Given instruction 1
Update the passage on Edward's conquest of Wales by restating the stretch from "Edward sent him" through "by the English." with "Shrewsbury" replaced by "Chester".

Page extract
"""

There were other personal insults which raised the indignation of the Welsh, and made them determine rather to encounter a force which they had already experienced to be so much superior, than to bear oppression from the haughty victors. Prince David, seized with the national spirit, made peace with his brother, and promised to concur in the defence of public liberty. The Welsh flew to arms; and Edward, not displeased with the occasion of making his conquest final and absolute, assembled all his military tenants, and advanced into Wales with an army which the inhabitants could not reasonably hope to resist. The situation of the country gave the Welsh at first some advantage over Luke de Tany, one of Edward’s captains, who had passed the Menau with a detachment;[*] but Lewelly, being surprised by Mortimer, was defeated and slain in an action, and two thousand of his followers were put to the sword.[**] David, who succeeded him in the principality, could never collect an army sufficient to face the English; and being chased from hill to hill, and hunted from one retreat to another, was obliged to conceal himself under various disguises, and was at last betrayed in his lurking-place to the enemy.
1283.
Edward sent him in chains to Shrewsbury; and bringing him to a formal trial before all the peers of England, ordered this sovereign prince to be hanged, drawn, and quartered, as a traitor, for defending by arms the liberties of his native country, together with his own hereditary authority.[***] All the Welsh nobility submitted to the conqueror; the laws of England, with the sheriffs and other ministers of justice, were established in that principality; and though it was long before national antipathies were extinguished, and a thorough union attained between the people, yet this important conquest, which it had required eight hundred years fully to effect, was at last, through the abilities of Edward, completed by the English.

"""

Given instruction 2
Locate every line in the records below that contains the string "wine" and copy each one. Matching is case-sensitive.

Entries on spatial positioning
"""

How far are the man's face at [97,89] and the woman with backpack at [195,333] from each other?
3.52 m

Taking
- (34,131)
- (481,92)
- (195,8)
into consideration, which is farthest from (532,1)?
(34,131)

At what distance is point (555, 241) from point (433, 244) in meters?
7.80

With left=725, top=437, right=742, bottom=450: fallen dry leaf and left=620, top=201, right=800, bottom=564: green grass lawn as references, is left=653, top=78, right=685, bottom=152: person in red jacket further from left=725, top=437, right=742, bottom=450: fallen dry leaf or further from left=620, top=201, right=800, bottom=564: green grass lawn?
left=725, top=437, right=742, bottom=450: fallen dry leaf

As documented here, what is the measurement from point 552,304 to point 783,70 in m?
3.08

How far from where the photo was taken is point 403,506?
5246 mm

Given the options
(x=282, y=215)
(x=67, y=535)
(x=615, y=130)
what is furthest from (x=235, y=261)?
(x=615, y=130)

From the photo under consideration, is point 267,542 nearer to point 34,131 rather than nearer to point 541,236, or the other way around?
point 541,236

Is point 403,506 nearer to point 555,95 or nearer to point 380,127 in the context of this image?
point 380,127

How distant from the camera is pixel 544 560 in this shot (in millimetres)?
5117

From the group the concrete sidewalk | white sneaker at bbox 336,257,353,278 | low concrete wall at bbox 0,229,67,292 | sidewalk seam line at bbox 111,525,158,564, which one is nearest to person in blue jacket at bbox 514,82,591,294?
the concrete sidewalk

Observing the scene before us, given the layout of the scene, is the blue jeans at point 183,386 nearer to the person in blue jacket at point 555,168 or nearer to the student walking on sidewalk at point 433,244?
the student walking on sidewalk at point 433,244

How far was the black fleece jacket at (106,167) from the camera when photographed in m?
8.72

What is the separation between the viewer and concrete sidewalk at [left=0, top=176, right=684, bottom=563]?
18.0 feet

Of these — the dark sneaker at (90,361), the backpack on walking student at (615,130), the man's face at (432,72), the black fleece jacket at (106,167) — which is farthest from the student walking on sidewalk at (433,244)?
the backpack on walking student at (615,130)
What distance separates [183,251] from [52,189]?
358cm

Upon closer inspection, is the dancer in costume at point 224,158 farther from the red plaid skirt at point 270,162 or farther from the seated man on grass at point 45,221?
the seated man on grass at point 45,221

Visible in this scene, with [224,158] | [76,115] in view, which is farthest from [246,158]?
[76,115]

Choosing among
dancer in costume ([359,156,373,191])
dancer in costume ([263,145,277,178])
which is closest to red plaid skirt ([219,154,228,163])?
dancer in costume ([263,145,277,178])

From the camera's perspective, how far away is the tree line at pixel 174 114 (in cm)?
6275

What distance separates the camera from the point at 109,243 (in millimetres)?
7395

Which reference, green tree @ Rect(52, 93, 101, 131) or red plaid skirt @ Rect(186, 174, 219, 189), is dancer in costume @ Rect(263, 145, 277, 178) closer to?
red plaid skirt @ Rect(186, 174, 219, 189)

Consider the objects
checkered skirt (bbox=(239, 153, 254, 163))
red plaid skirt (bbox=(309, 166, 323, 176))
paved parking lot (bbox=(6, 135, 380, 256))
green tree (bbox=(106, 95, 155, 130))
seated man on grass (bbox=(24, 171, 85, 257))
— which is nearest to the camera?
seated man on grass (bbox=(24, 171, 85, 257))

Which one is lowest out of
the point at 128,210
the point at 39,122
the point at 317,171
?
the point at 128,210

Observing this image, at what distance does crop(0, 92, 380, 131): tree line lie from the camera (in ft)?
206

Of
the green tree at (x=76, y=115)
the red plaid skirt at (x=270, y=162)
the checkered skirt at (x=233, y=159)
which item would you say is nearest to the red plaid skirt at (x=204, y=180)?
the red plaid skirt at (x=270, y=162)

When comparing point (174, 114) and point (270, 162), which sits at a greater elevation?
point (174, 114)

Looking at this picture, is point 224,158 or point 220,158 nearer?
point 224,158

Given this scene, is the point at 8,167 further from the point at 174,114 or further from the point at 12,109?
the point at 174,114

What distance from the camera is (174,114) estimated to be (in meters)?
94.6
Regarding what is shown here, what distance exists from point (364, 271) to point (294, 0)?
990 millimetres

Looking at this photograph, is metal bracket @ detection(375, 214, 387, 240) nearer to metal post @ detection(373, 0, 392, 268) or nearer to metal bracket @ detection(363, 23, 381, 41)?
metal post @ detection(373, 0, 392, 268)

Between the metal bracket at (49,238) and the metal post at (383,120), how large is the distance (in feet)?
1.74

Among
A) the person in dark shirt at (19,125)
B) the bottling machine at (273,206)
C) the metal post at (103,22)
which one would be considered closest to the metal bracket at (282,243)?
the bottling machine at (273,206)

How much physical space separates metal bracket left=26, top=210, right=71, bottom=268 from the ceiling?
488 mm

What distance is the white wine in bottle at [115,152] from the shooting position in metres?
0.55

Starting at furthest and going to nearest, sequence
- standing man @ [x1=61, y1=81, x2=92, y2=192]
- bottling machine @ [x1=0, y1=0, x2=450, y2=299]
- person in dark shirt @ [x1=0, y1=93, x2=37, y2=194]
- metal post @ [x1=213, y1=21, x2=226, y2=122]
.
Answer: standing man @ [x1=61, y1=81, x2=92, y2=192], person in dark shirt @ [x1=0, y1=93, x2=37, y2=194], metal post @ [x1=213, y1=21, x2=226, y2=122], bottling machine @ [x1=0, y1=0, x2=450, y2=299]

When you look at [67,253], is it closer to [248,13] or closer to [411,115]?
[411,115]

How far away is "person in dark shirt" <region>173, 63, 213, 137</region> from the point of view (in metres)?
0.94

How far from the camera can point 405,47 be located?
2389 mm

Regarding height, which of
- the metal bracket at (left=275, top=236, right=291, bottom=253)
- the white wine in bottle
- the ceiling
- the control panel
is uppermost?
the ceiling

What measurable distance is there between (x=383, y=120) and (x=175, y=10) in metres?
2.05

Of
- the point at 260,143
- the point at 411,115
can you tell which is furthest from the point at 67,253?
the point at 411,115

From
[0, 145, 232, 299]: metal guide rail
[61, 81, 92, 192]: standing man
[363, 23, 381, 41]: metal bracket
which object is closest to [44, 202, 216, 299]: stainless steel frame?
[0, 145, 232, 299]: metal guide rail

"""

Complete response 1
Edward sent him in chains to Chester; and bringing him to a formal trial before all the peers of England, ordered this sovereign prince to be hanged, drawn, and quartered, as a traitor, for defending by arms the liberties of his native country, together with his own hereditary authority.[***] All the Welsh nobility submitted to the conqueror; the laws of England, with the sheriffs and other ministers of justice, were established in that principality; and though it was long before national antipathies were extinguished, and a thorough union attained between the people, yet this important conquest, which it had required eight hundred years fully to effect, was at last, through the abilities of Edward, completed by the English.

Complete response 2
What distance is the white wine in bottle at [115,152] from the shooting position in metres?
- the white wine in bottle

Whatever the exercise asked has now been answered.